Nutri-Score erklärt: Orientierungshilfe für eine zahnfreundliche Ernährung

Darstellung einer Nutri-Score-Skala auf einem Teller

Ein gesundes Lächeln beginnt nicht erst beim Zähneputzen, sondern schon auf dem Teller. Doch welche Lebensmittel sind wirklich zahnfreundlich – und welche schaden unseren Zähnen? Der Nutri-Score, das farbige Nährwertkennzeichnungssystem auf vielen Verpackungen, kann dabei eine wertvolle Orientierungshilfe sein.

Wir erklären, was der Nutri-Score bedeutet, wie er funktioniert und worauf Sie aus zahnmedizinischer Sicht achten sollten.

Was ist der Nutri-Score?

Der Nutri-Score ist ein freiwilliges Kennzeichnungssystem, das Lebensmittel anhand ihrer Nährwertzusammensetzung bewertet. Auf einer Skala von A (dunkelgrün) bis E (rot) zeigt er auf einen Blick, wie ausgewogen ein Produkt ist.
Die Berechnung berücksichtigt:

  • den Gehalt an Zucker, gesättigten Fettsäuren, Salz und Kalorien (negative Punkte)

  • sowie den Anteil an Ballaststoffen, Proteinen, Obst, Gemüse und Hülsenfrüchten (positive Punkte).

So hilft der Nutri-Score, Produkte innerhalb einer Kategorie – etwa Frühstücksflocken oder Joghurts – besser miteinander zu vergleichen.

Was bedeutet der Nutri-Score für Ihre Zahngesundheit?

Für gesunde Zähne ist vor allem eines entscheidend: möglichst wenig Zucker. Zucker ist die Hauptnahrungsquelle für Bakterien im Mund, die Säuren bilden und so den Zahnschmelz angreifen.
Ein Produkt mit einem grünen Nutri-Score (A oder B) enthält meist weniger Zucker und Fett und ist damit auch zahnfreundlicher als eines mit rotem Score (D oder E).

Beispiele:

  • Grüner Score (A–B): Naturjoghurt, Vollkornbrot, ungesüßte Müslis, frisches Obst und Gemüse.

  • Roter Score (D–E): Softdrinks, gezuckerte Cerealien, Schokoriegel oder süße Backwaren.

Tipp: Auch Produkte mit einem guten Nutri-Score können natürliche Zucker enthalten (z. B. Fruchtsäfte) – hier hilft es, auf die Zuckermenge in Gramm pro 100 ml zu achten.

Grenzen des Nutri-Scores

So hilfreich der Nutri-Score ist – er bewertet nicht alles, was für die Zahngesundheit wichtig ist.
Zum Beispiel berücksichtigt er keine Säurewerte (pH-Wert). Getränke wie Fruchtsäfte oder Softdrinks können trotz akzeptablem Nutri-Score säurehaltig sein und den Zahnschmelz angreifen.
Auch Zuckeralkohole (z. B. Xylit) oder Fluoridgehalte werden nicht einbezogen.

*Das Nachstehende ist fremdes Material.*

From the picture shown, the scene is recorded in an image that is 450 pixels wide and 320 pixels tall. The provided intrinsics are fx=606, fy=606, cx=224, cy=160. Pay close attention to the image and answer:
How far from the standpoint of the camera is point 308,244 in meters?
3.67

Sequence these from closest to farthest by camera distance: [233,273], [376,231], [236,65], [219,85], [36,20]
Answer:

Deshalb gilt: Der Nutri-Score ist ein guter erster Anhaltspunkt, ersetzt aber nicht den zahnärztlichen Rat oder den Blick auf die Zutatenliste.

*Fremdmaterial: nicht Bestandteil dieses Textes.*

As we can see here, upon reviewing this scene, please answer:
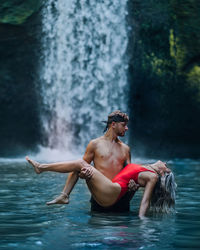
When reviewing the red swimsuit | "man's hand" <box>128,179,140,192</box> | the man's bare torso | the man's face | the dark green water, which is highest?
the man's face

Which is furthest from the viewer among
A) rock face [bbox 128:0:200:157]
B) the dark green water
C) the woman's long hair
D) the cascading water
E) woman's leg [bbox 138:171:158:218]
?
the cascading water

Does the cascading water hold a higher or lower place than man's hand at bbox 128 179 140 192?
higher

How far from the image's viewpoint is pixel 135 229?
15.5ft

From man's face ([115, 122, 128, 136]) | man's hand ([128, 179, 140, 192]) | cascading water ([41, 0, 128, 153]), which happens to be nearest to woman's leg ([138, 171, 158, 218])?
man's hand ([128, 179, 140, 192])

Fazit: Clever essen – für starke Zähne und ein gesundes Lächeln

Der Nutri-Score bietet eine einfache Möglichkeit, gesündere und zahnfreundlichere Lebensmittel auszuwählen. Wer häufiger zu Produkten mit A oder B greift, reduziert automatisch Zucker und Fett – und unterstützt damit nicht nur die allgemeine Gesundheit, sondern auch seine Zähne.
Kombiniert mit einer guten Mundhygiene, regelmäßiger Zahnreinigung und zahnärztlichen Kontrollen trägt eine bewusste Ernährung entscheidend zur langfristigen Zahngesundheit bei.